Viewing 3 replies - 1 through 3 (of 3 total)
  • What you want is quite simple, it involves a few stages, since you already have a web server (Apache) and database (mySQL) and PHP engine running you have no need for WAMP/XAMP etc, most people use these packages to deliver the above bundle of software and servers.

    A) you don’t really want to copy the files your database server is using to manage your databases, this is not a productive approach. What you do want is a dump of the data and configuration of your database in SQL format so that it can be loaded into a database on any database server you choose. You use phpmyadmin to do this most conveniently, login to it, choose your database and then choose the EXPORT tab acros the top, choose advanced options, put the data into the file name of the backup, select all tables, most of the other options are probably god but check what they are and change any you need to. This will give you a big file that can reconstruct your datbase, copy it to your thumbdrive and NAS.

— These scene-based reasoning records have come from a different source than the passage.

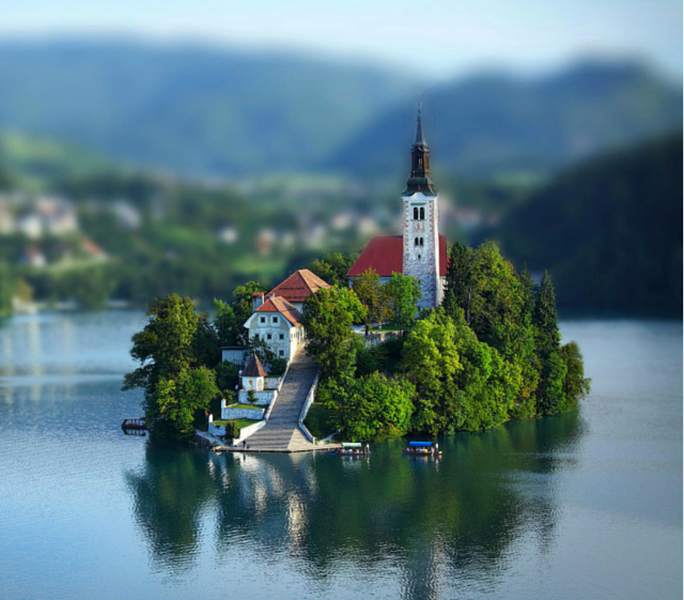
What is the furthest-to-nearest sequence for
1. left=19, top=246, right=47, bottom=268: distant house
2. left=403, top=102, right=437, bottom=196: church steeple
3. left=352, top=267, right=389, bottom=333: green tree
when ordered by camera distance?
left=403, top=102, right=437, bottom=196: church steeple → left=352, top=267, right=389, bottom=333: green tree → left=19, top=246, right=47, bottom=268: distant house

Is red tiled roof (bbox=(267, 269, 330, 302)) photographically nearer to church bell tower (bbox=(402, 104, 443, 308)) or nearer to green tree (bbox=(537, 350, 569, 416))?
church bell tower (bbox=(402, 104, 443, 308))

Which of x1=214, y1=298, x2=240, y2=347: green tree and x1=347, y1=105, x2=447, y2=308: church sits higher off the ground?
x1=347, y1=105, x2=447, y2=308: church

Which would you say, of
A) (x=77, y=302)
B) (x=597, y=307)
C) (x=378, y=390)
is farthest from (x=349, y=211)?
(x=597, y=307)

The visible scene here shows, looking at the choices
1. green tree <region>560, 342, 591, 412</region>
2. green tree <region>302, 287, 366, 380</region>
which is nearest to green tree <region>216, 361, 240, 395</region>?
green tree <region>302, 287, 366, 380</region>

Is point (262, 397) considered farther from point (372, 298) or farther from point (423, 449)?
point (372, 298)

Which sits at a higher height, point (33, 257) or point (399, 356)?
point (33, 257)

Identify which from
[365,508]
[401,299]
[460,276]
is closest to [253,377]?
[401,299]
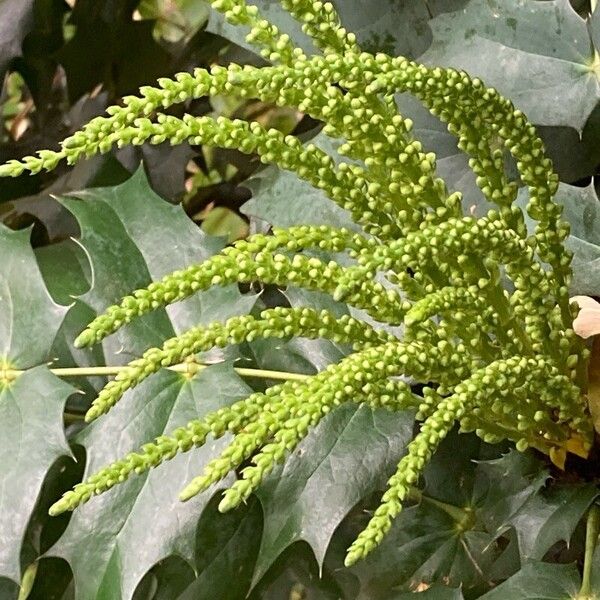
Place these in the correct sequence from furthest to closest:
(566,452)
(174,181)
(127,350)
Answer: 1. (174,181)
2. (127,350)
3. (566,452)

    B) You want a copy of all the files, even the hidden ones in your wbeserver website root directory and all nested in it. Copy these to your thumbdrive and NAS too, you may want to put them into a ZIP archive.

    Depending upon just how your site is configured in term of website names etc, you may run into some of the issues discussed here:
    https://codex.www.ads-software.com/Moving_WordPress

    What you have created above is steps A and B will give you a snapshot of your website, many websites have ongoing changes and additions, managing ongoing backups of these changes is something you need to address.

    Thread Starter ronc0011

    (@ronc0011)

    Thank you Ross,

    I’m beginning the process of finding my way through all of this.

    So here’s what I’m starting with, I have a site I’m developing on my desktop machine. I will be moving this site to a Hostgator Shared Hosting account The Hostgator site presently has a folder “my-site.com” I have built my development site in a folder called “my-site”.

    I tried changing the folder name on the local machine to “my-site.com” and of course it broke the site.

    I’m assuming this is because of database entries created when WordPress was first installed

    So this is my question; what DB values do I need to find and change to fix this.

    The change of directory name from “my-site” to “my-site.com” could require changes to either the apache configuration, or the WordPress settings.
    Can you tell us what your WordPress settings are for “site address” and “WordPress address”, these are at the top of the tab: settings > general

    I tried changing the folder name on the local machine to “my-site.com” and of course it broke the site.

    I am afraid that “broke” is an unhelpful description of how a website fails to work. For instance did it give a 404 error ? Did it show text but no images or styling ? Was there a WordPress error ? Database connection error ? If you provide the details we can help, for “broke” it is harder.